Your assignment » A verbatim copy of the records is required, with all pictures left out.

Supplied material »
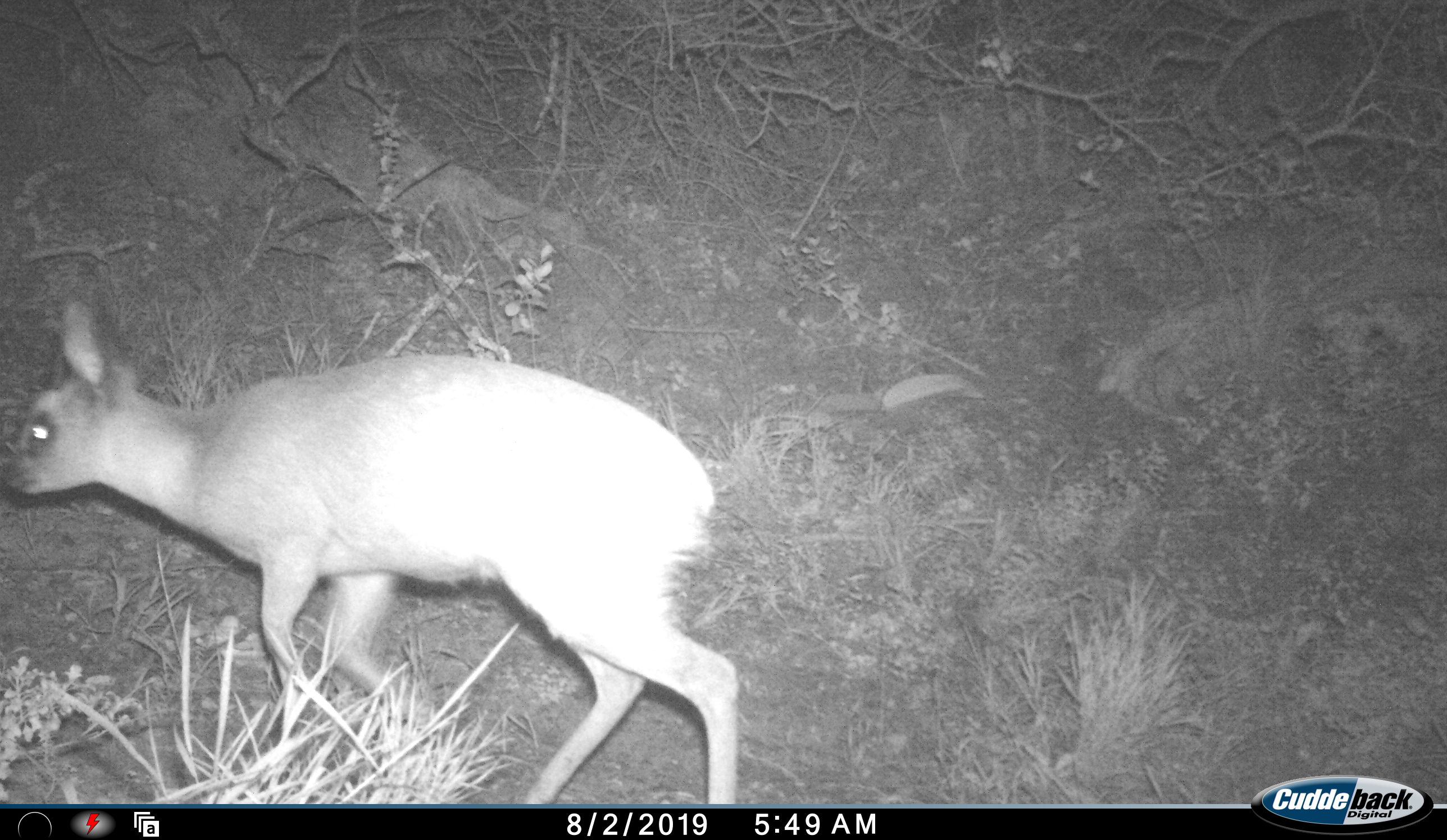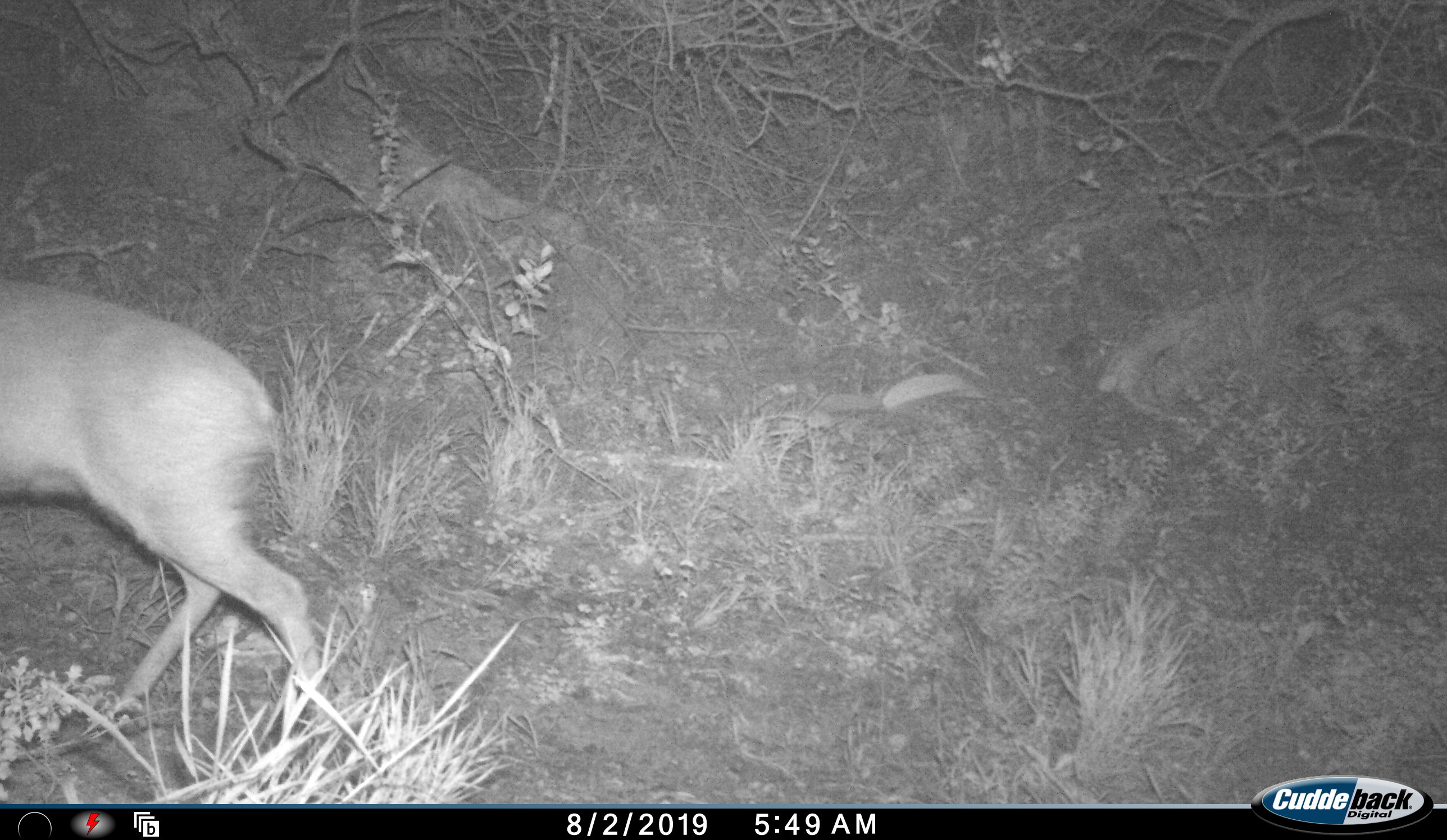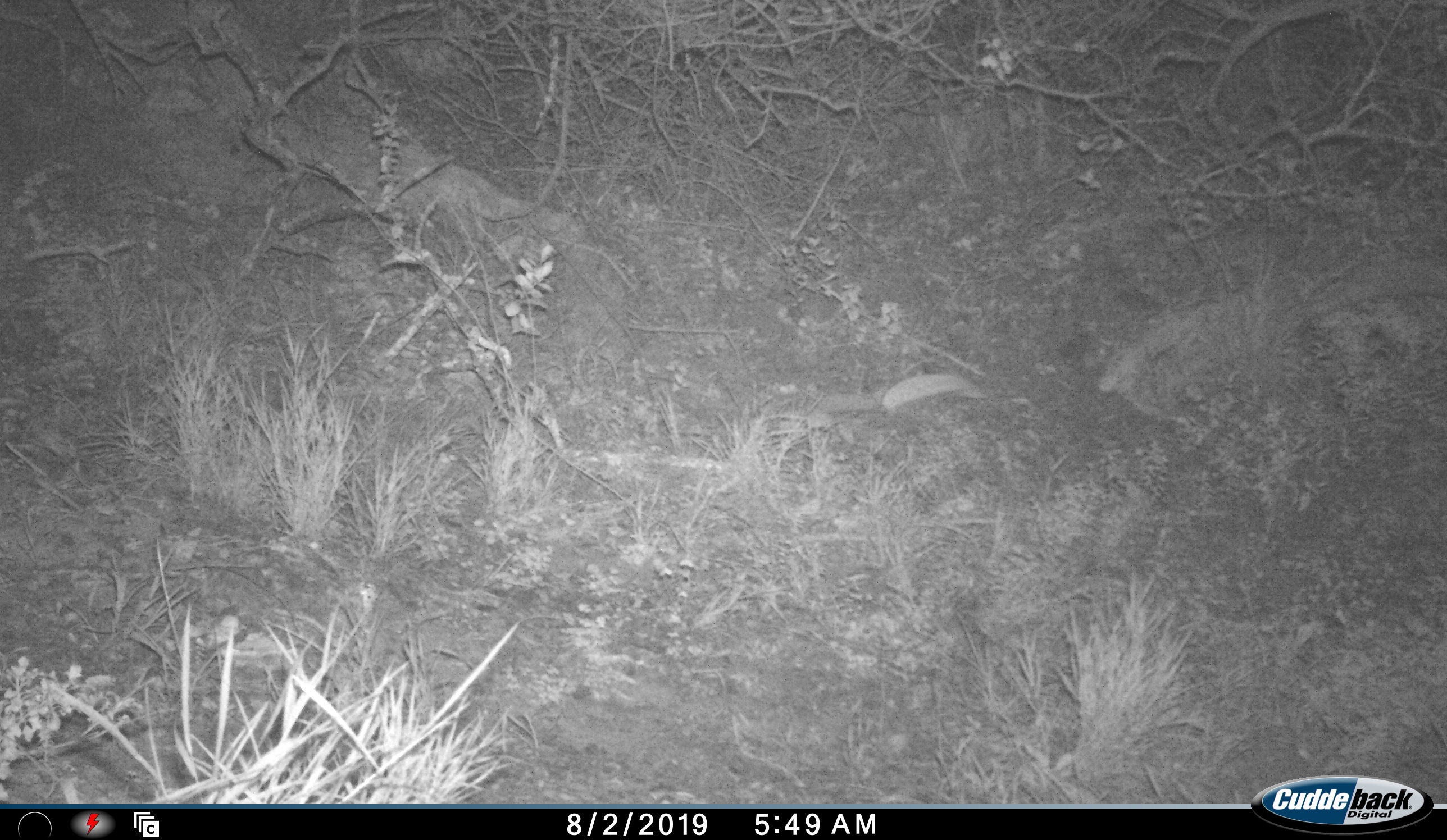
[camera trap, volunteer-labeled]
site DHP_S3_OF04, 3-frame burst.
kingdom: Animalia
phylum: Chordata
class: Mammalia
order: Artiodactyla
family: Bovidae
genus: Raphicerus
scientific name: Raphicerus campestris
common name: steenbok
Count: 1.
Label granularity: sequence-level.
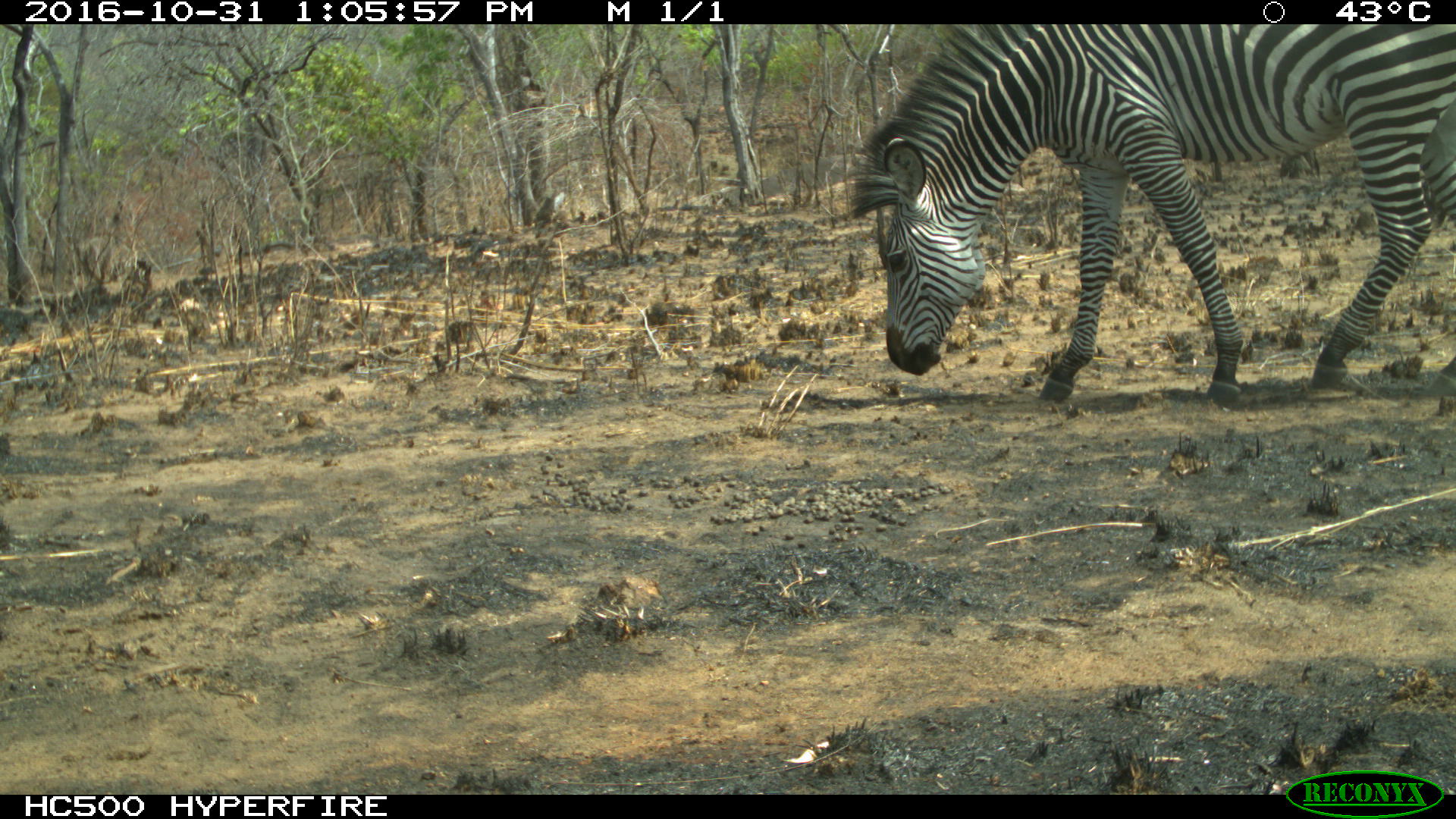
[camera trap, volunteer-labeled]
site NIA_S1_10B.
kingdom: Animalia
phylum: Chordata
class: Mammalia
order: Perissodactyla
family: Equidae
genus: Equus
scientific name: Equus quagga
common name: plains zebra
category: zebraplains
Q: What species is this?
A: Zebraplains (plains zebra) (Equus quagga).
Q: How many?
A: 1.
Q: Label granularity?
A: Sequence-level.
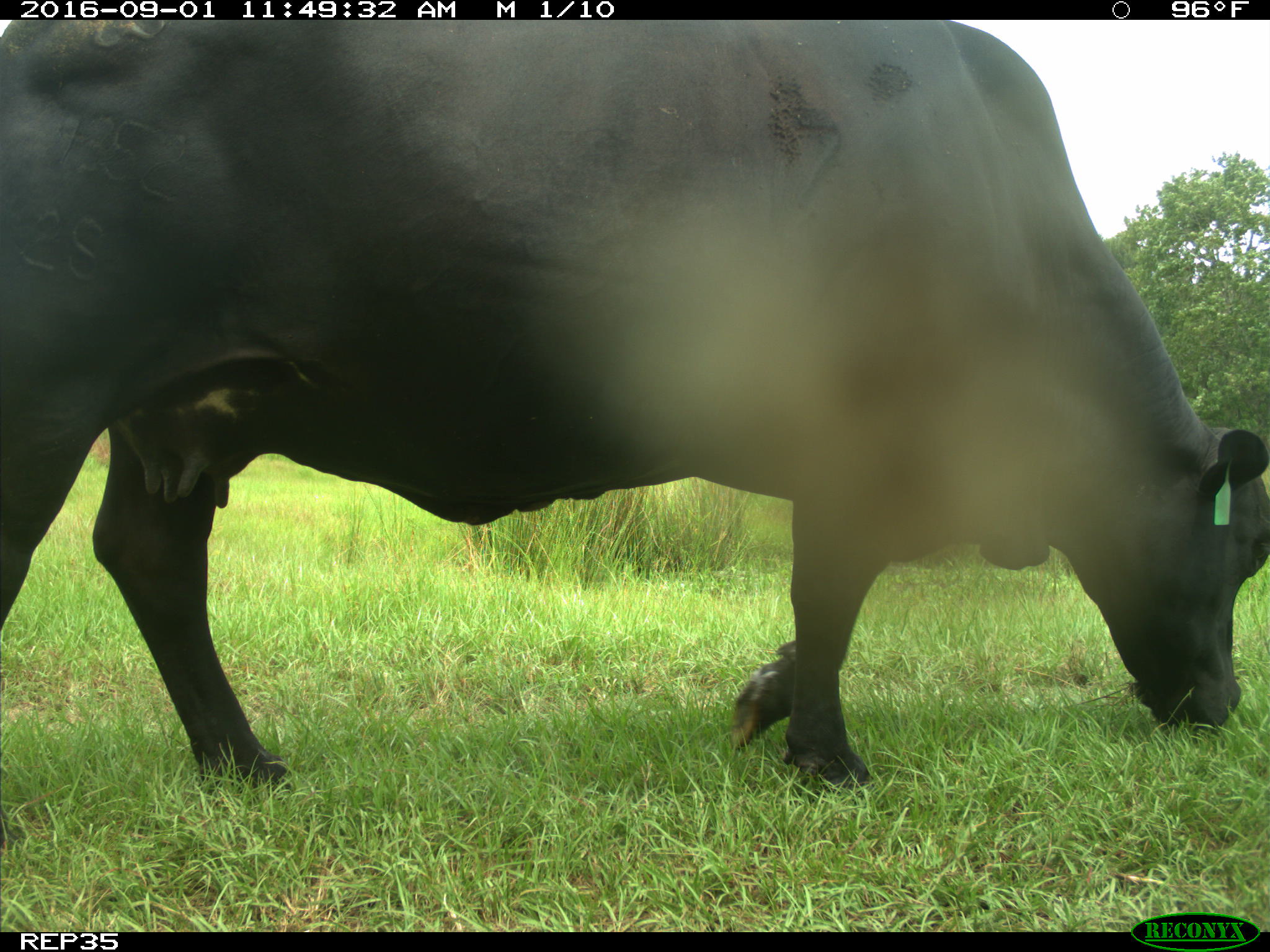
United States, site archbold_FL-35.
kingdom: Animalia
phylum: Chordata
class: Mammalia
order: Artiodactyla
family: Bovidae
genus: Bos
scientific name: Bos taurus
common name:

Solution »
[camera trap, volunteer-labeled]
site DHP_S3_OF04, 3-frame burst.
kingdom: Animalia
phylum: Chordata
class: Mammalia
order: Artiodactyla
family: Bovidae
genus: Raphicerus
scientific name: Raphicerus campestris
common name: steenbok
Count: 1.
Label granularity: sequence-level.
[camera trap, volunteer-labeled]
site NIA_S1_10B.
kingdom: Animalia
phylum: Chordata
class: Mammalia
order: Perissodactyla
family: Equidae
genus: Equus
scientific name: Equus quagga
common name: plains zebra
category: zebraplains
Q: What species is this?
A: Zebraplains (plains zebra) (Equus quagga).
Q: How many?
A: 1.
Q: Label granularity?
A: Sequence-level.
United States, site archbold_FL-35.
kingdom: Animalia
phylum: Chordata
class: Mammalia
order: Artiodactyla
family: Bovidae
genus: Bos
scientific name: Bos taurus
common name:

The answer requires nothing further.